Curators and artists, Amy Malbeuf and Jessie Ray Short talk with Qanita Lilla about the many joys of collaborating. Their expansive practice embraces new visions of Métis identity and looks to broaden our view of reality to the outer limits of the known universe. Which unseen forces led them to art and to each other? What keeps them connected?
We wanted to both create and make. [Lii Zoot Tayr] is the third in a series of exhibitions we have created together, and the first two were curators only. And I think, as creatives and as makers, we really felt compelled to contribute to this conversation visually through making and not just curating.
Amy Malbeuf is a Métis visual artist from Rich Lake, Alberta, Treaty 6 territory currently living on unceded Mi’kmaq territory in Terence Bay, Nova Scotia. Through mediums such as animal hair tufting, beadwork, installation, performance, and tattooing Malbeuf explores notions of identity, place, language, and ecology. She has exhibited her work nationally and internationally in over forty shows at such venues as Art Mûr, Montréal, Winnipeg Art Gallery; Museum of Contemporary Native Arts, Santa Fe; and Pataka Art + Museum, Porirua, New Zealand. Malbeuf holds a Native Cultural Arts Instructor Certificate from Portage College and an MFA in Visual Art from the University of British Columbia Okanagan.

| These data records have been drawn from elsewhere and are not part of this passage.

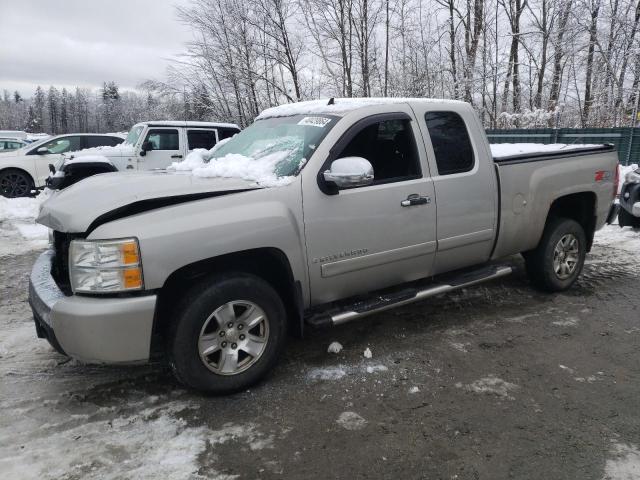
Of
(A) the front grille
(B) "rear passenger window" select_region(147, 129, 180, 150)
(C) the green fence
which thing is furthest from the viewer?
(C) the green fence

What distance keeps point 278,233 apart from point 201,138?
907cm

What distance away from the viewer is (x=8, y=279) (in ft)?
19.6

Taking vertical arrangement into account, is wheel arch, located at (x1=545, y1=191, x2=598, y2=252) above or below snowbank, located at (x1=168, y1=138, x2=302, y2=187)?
below

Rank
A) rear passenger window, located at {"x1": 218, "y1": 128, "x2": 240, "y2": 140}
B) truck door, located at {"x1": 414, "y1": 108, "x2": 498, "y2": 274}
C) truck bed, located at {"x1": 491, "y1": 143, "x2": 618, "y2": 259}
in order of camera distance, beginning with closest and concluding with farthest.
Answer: truck door, located at {"x1": 414, "y1": 108, "x2": 498, "y2": 274} → truck bed, located at {"x1": 491, "y1": 143, "x2": 618, "y2": 259} → rear passenger window, located at {"x1": 218, "y1": 128, "x2": 240, "y2": 140}

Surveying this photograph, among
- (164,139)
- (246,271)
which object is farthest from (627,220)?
(164,139)

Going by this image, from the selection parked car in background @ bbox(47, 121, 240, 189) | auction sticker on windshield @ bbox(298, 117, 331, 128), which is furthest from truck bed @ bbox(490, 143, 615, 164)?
parked car in background @ bbox(47, 121, 240, 189)

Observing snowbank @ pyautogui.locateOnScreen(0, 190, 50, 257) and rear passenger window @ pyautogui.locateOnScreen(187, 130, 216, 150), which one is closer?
snowbank @ pyautogui.locateOnScreen(0, 190, 50, 257)

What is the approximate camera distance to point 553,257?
500cm

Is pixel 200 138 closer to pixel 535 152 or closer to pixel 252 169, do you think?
pixel 535 152

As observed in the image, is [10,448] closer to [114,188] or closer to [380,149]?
[114,188]

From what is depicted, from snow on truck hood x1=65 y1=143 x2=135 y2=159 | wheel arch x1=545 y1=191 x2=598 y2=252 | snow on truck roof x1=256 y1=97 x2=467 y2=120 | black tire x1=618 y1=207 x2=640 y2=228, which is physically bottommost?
black tire x1=618 y1=207 x2=640 y2=228

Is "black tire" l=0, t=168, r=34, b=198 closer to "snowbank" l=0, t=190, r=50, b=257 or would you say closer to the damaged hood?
"snowbank" l=0, t=190, r=50, b=257

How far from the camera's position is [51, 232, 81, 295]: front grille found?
10.7ft

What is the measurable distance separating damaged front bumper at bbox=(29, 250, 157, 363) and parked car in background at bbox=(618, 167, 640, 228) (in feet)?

Jessie Ray Short is an artist, filmmaker and independent curator of Métis, Ukrainian and German descent. Jessie Ray’s practice involves uncovering connections between a myriad of topics that interest her, including, but not limited to, space and time, Indigenous and settler histories, Métis visual culture, personal narratives, spiritual and scientific belief systems, parallel universes, electricity, aliens and non-human being(s). Jessie Ray explores these topics using mediums such as film and video, performance art, finger weaving, sewing, writing and curating. She has been invited to show her work nationally and internationally, including at the Agnes Etherington Art Centre in Kingston, at La Chambre Blanche in Québec City, Art Mûr Berlin (a satellite exhibition of the Contemporary Native Art Biennial/BACA) in Germany, and at the Wairoa Maori Film Festival in New Zealand. Jessie Ray is deeply grateful to be based in oskana kâ-asastêki or Pile of Bones (also known as Regina) in Treaty 4 territory.